____ Records shown
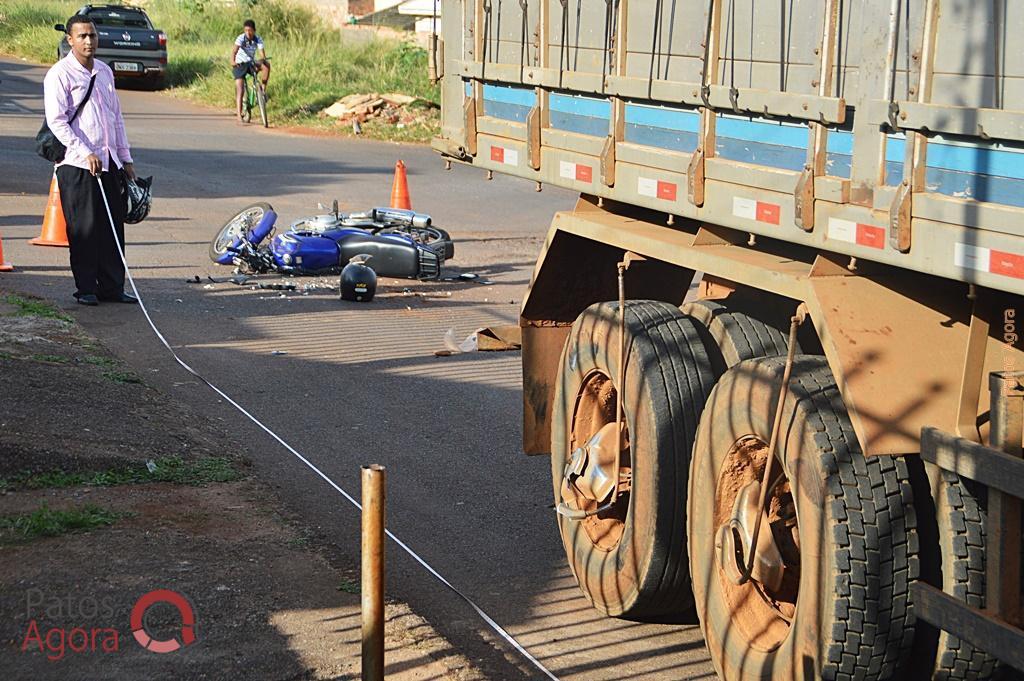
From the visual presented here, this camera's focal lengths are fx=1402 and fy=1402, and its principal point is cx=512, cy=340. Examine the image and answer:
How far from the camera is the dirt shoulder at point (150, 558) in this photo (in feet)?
15.8

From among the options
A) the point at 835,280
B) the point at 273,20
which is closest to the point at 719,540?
the point at 835,280

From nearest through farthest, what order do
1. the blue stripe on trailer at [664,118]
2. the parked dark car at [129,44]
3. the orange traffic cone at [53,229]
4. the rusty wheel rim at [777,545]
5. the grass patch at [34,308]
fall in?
the rusty wheel rim at [777,545] → the blue stripe on trailer at [664,118] → the grass patch at [34,308] → the orange traffic cone at [53,229] → the parked dark car at [129,44]

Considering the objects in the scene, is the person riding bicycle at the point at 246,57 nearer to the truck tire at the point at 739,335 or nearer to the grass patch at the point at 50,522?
the grass patch at the point at 50,522

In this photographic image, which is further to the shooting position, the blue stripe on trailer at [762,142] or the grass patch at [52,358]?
the grass patch at [52,358]

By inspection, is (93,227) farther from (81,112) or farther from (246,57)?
(246,57)

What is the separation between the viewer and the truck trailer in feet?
12.2

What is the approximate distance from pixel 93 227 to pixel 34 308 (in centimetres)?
83

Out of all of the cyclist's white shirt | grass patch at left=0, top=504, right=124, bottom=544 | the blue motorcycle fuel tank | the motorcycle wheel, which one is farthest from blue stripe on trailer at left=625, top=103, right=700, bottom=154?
the cyclist's white shirt

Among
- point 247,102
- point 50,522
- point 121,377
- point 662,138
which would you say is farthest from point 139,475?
point 247,102

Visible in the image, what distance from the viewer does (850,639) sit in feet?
13.1

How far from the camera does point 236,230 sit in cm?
1341

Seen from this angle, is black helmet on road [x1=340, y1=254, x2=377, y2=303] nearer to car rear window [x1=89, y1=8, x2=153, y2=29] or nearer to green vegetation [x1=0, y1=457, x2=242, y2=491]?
green vegetation [x1=0, y1=457, x2=242, y2=491]

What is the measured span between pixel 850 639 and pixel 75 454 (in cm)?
430

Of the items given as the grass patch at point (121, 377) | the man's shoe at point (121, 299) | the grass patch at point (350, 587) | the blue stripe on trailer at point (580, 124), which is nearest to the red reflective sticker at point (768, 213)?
the blue stripe on trailer at point (580, 124)
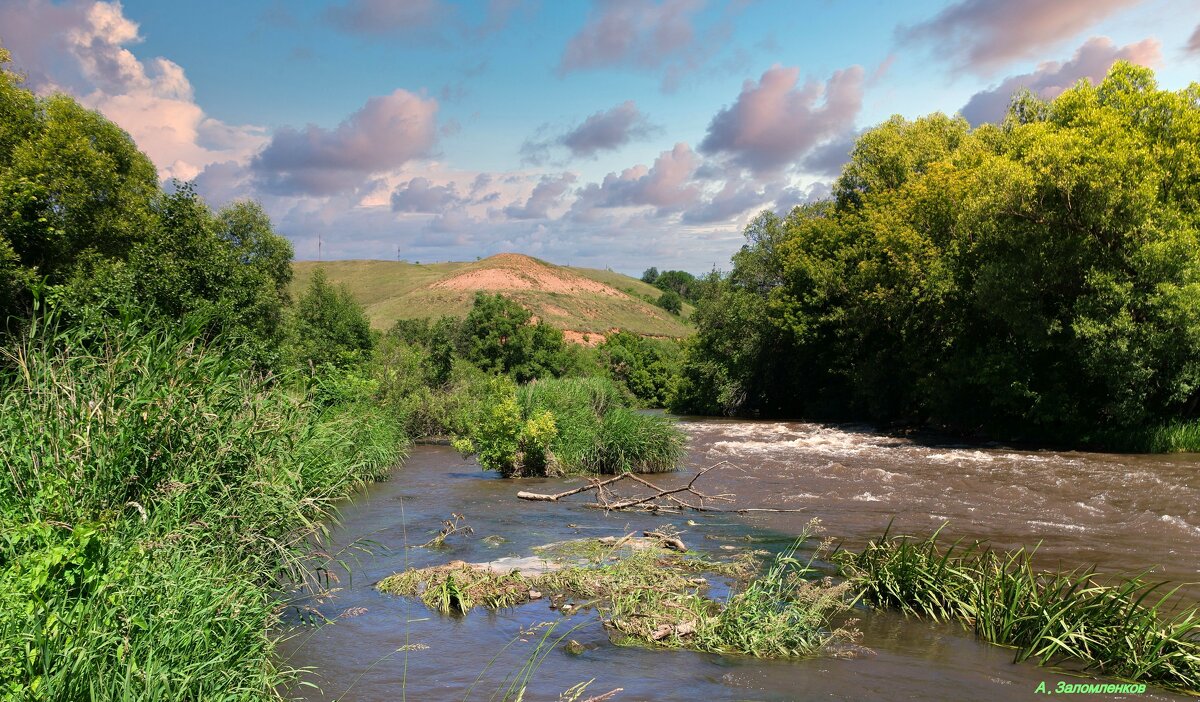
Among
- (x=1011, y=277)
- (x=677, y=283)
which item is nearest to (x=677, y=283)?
(x=677, y=283)

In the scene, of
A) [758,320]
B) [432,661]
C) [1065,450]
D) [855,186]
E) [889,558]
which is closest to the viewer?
[432,661]

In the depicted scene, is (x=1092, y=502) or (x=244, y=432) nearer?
(x=244, y=432)

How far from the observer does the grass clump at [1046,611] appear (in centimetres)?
674

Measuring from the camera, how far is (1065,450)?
2498 cm

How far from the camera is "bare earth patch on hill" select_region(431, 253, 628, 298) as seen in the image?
98375 mm

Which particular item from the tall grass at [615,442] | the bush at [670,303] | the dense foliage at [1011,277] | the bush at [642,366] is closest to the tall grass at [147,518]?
the tall grass at [615,442]

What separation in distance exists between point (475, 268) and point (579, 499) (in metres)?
93.5

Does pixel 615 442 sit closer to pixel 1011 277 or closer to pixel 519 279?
pixel 1011 277

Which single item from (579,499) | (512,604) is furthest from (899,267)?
(512,604)

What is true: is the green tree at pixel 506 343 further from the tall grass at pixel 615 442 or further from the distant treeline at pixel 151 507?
the distant treeline at pixel 151 507

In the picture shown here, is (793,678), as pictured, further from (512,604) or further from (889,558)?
(512,604)

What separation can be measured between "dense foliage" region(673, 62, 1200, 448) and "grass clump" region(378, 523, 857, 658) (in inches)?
703

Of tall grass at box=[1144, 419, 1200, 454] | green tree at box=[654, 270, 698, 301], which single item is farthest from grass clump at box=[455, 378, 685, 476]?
green tree at box=[654, 270, 698, 301]

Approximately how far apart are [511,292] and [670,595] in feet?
286
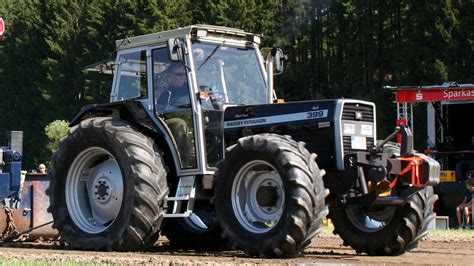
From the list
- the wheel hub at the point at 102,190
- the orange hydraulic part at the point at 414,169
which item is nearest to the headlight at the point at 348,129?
the orange hydraulic part at the point at 414,169

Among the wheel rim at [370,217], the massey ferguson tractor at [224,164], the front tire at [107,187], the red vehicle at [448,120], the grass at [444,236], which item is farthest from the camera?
the red vehicle at [448,120]

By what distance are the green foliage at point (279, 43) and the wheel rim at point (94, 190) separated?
1.68 metres

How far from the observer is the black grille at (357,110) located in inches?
424

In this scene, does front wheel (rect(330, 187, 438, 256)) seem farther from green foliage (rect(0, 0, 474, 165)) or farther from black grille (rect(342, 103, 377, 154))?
green foliage (rect(0, 0, 474, 165))

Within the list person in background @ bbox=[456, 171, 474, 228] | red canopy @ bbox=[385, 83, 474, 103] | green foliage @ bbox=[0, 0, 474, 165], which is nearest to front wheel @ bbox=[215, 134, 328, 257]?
green foliage @ bbox=[0, 0, 474, 165]

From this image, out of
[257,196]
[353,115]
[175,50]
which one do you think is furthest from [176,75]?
[353,115]

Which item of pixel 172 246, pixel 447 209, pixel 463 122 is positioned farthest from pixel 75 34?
pixel 172 246

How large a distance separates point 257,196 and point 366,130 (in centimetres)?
159

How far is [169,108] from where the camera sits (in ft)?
37.8

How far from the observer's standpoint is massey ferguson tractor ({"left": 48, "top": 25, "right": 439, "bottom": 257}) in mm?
10352

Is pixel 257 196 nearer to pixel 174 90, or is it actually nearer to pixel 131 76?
pixel 174 90

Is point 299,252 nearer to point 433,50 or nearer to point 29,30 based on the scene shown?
point 433,50

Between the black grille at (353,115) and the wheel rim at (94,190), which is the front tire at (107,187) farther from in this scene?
the black grille at (353,115)

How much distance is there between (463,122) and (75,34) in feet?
111
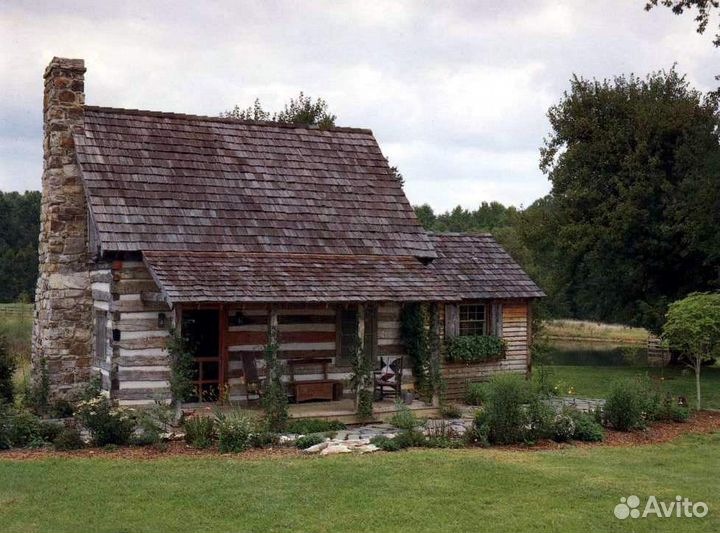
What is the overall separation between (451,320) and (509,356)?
226cm

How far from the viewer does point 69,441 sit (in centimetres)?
1409

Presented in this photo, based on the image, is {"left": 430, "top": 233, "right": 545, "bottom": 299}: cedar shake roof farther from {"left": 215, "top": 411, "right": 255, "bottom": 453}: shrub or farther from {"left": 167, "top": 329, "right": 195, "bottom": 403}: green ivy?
{"left": 215, "top": 411, "right": 255, "bottom": 453}: shrub

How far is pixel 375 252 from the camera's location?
20219mm

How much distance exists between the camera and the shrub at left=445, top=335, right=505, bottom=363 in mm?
22234

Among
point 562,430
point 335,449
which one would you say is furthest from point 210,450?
point 562,430

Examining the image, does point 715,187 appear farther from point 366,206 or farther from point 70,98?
point 70,98

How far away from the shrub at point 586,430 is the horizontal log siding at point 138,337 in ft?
25.8

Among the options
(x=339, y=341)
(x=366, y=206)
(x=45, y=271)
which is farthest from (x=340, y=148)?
(x=45, y=271)

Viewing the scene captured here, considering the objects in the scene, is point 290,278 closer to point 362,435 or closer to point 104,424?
point 362,435

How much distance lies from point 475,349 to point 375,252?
429 cm

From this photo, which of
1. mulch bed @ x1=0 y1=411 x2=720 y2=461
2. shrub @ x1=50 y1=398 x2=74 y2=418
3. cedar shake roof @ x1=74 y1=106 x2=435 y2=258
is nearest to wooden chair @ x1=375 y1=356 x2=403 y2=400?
cedar shake roof @ x1=74 y1=106 x2=435 y2=258

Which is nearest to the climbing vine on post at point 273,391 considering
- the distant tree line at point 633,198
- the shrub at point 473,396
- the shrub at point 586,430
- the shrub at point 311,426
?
the shrub at point 311,426

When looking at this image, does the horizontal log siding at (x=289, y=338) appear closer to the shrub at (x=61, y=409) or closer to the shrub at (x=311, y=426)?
the shrub at (x=311, y=426)

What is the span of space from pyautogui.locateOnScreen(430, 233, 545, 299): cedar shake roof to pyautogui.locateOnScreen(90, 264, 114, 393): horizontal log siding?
8.41 metres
________
Format the records as a Markdown table with the columns Row and Line, starting at the line that contains "From this photo, which of" and running through the end of the records, with both ends included and blank lines left out.

| Row | Line |
|---|---|
| 1 | From this photo, which of |
| 2 | 1. mulch bed @ x1=0 y1=411 x2=720 y2=461 |
| 3 | 2. shrub @ x1=50 y1=398 x2=74 y2=418 |
| 4 | 3. cedar shake roof @ x1=74 y1=106 x2=435 y2=258 |
| 5 | is nearest to wooden chair @ x1=375 y1=356 x2=403 y2=400? |
| 6 | cedar shake roof @ x1=74 y1=106 x2=435 y2=258 |
| 7 | Which is nearest to the climbing vine on post at point 273,391 considering |
| 8 | - the distant tree line at point 633,198 |
| 9 | - the shrub at point 473,396 |
| 10 | - the shrub at point 586,430 |
| 11 | - the shrub at point 311,426 |
| 12 | ? |
| 13 | the shrub at point 311,426 |
| 14 | When looking at this image, does the horizontal log siding at (x=289, y=338) appear closer to the shrub at (x=61, y=409) or closer to the shrub at (x=311, y=426)? |
| 15 | the shrub at (x=311, y=426) |
| 16 | What is the span of space from pyautogui.locateOnScreen(430, 233, 545, 299): cedar shake roof to pyautogui.locateOnScreen(90, 264, 114, 393): horizontal log siding? |
| 17 | 8.41 metres |